Records from a spatial question set:
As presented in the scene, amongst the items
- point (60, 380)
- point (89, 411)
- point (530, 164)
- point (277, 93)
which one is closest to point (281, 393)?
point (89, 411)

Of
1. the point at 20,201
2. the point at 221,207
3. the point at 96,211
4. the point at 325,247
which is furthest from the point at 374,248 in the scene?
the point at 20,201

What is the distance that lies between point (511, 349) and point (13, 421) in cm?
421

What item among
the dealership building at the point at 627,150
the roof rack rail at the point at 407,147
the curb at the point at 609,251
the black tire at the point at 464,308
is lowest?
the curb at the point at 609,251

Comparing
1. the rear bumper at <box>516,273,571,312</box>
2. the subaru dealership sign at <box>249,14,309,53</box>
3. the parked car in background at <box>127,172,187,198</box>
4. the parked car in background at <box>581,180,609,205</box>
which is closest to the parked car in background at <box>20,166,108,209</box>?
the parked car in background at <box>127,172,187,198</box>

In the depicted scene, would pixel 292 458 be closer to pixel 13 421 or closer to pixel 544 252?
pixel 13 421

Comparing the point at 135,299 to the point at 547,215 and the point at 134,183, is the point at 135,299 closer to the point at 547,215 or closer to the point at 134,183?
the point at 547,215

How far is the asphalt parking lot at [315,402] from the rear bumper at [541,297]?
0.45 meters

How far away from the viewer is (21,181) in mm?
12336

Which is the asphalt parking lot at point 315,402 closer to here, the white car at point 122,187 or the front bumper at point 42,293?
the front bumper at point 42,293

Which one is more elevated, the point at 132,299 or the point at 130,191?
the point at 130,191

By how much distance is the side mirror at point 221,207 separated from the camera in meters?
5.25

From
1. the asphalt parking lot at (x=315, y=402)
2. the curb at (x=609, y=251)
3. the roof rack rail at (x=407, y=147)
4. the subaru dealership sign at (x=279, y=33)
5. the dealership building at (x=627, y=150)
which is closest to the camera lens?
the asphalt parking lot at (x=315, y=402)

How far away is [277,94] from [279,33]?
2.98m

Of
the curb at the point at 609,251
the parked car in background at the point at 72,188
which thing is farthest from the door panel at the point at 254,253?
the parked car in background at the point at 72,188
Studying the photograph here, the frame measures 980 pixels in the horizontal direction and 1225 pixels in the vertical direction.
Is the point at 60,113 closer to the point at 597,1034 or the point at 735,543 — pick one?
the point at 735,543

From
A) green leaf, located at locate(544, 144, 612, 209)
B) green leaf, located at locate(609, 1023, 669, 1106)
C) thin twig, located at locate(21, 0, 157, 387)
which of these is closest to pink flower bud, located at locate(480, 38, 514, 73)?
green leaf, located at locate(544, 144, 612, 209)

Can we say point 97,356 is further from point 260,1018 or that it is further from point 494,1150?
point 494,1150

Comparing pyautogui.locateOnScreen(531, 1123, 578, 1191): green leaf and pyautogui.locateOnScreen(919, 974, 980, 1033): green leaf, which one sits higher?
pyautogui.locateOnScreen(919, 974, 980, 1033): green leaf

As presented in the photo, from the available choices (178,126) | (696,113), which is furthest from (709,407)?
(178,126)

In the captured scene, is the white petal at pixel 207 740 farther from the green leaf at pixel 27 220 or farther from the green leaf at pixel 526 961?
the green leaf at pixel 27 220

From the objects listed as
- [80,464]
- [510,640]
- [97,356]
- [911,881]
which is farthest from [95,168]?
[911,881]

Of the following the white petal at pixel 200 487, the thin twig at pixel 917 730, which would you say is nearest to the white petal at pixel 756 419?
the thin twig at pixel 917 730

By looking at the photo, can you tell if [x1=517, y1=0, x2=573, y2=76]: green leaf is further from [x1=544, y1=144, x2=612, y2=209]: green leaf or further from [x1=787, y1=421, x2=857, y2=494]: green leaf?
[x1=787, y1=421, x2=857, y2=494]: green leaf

=== EXERCISE REQUIREMENTS ===
Please give the lines above as a JSON list of strings, one string per line, and leave out the blank lines.

=== RESULT FOR THIS TASK ===
[
  "As presented in the scene, amongst the items",
  "- point (60, 380)",
  "- point (89, 411)",
  "- point (530, 164)",
  "- point (277, 93)",
  "which one is closest to point (281, 393)?",
  "point (89, 411)",
  "Of",
  "1. the point at 20,201",
  "2. the point at 221,207",
  "3. the point at 96,211",
  "4. the point at 325,247",
  "which is furthest from the point at 374,248 in the scene?",
  "the point at 20,201",
  "What is the distance that lies between point (511, 349) and point (13, 421) in cm?",
  "421",
  "What item among",
  "the dealership building at the point at 627,150",
  "the roof rack rail at the point at 407,147",
  "the curb at the point at 609,251",
  "the black tire at the point at 464,308",
  "is lowest?",
  "the curb at the point at 609,251",
  "Comparing",
  "1. the rear bumper at <box>516,273,571,312</box>",
  "2. the subaru dealership sign at <box>249,14,309,53</box>",
  "3. the parked car in background at <box>127,172,187,198</box>",
  "4. the parked car in background at <box>581,180,609,205</box>",
  "which is closest to the parked car in background at <box>20,166,108,209</box>?",
  "the parked car in background at <box>127,172,187,198</box>",
  "In the depicted scene, would pixel 292 458 be closer to pixel 13 421 or closer to pixel 544 252?",
  "pixel 13 421",
  "Comparing the point at 135,299 to the point at 547,215 and the point at 134,183, is the point at 135,299 closer to the point at 547,215 or closer to the point at 134,183?",
  "the point at 547,215",
  "How far is the asphalt parking lot at [315,402] from the rear bumper at [541,297]?",
  "0.45 meters",
  "How far away from the viewer is (21,181) in mm?",
  "12336",
  "Which is the asphalt parking lot at point 315,402 closer to here, the white car at point 122,187 or the front bumper at point 42,293?",
  "the front bumper at point 42,293",
  "Which one is more elevated, the point at 132,299 or the point at 130,191?",
  "the point at 130,191",
  "By how much distance is the side mirror at point 221,207 separated from the camera in meters?",
  "5.25",
  "From",
  "1. the asphalt parking lot at (x=315, y=402)",
  "2. the curb at (x=609, y=251)",
  "3. the roof rack rail at (x=407, y=147)",
  "4. the subaru dealership sign at (x=279, y=33)",
  "5. the dealership building at (x=627, y=150)",
  "which is closest to the camera lens?",
  "the asphalt parking lot at (x=315, y=402)",
  "How far away is [277,94] from [279,33]?",
  "2.98m",
  "Of",
  "the curb at the point at 609,251",
  "the parked car in background at the point at 72,188",
  "which thing is farthest from the door panel at the point at 254,253?",
  "the parked car in background at the point at 72,188",
  "Studying the photograph here, the frame measures 980 pixels in the horizontal direction and 1225 pixels in the vertical direction.",
  "Is the point at 60,113 closer to the point at 597,1034 or the point at 735,543 — pick one?",
  "the point at 735,543",
  "From",
  "A) green leaf, located at locate(544, 144, 612, 209)",
  "B) green leaf, located at locate(609, 1023, 669, 1106)",
  "C) thin twig, located at locate(21, 0, 157, 387)",
  "which of these is closest to pink flower bud, located at locate(480, 38, 514, 73)?",
  "green leaf, located at locate(544, 144, 612, 209)",
  "Can we say point 97,356 is further from point 260,1018 or that it is further from point 494,1150?",
  "point 494,1150",
  "Comparing pyautogui.locateOnScreen(531, 1123, 578, 1191): green leaf and pyautogui.locateOnScreen(919, 974, 980, 1033): green leaf, which one sits higher?",
  "pyautogui.locateOnScreen(919, 974, 980, 1033): green leaf",
  "As presented in the photo, from the available choices (178,126) | (696,113), which is furthest from (709,407)?",
  "(178,126)",
  "In the captured scene, is the white petal at pixel 207 740 farther from the green leaf at pixel 27 220 or farther from the green leaf at pixel 526 961?",
  "the green leaf at pixel 27 220",
  "From the objects listed as",
  "- [80,464]",
  "- [510,640]",
  "- [97,356]",
  "- [911,881]",
  "which is farthest from [95,168]?",
  "[911,881]",
  "Of the following the white petal at pixel 200 487, the thin twig at pixel 917 730, which would you say is nearest to the white petal at pixel 756 419?",
  "the thin twig at pixel 917 730",
  "By looking at the photo, can you tell if [x1=517, y1=0, x2=573, y2=76]: green leaf is further from [x1=544, y1=144, x2=612, y2=209]: green leaf or further from [x1=787, y1=421, x2=857, y2=494]: green leaf?",
  "[x1=787, y1=421, x2=857, y2=494]: green leaf"
]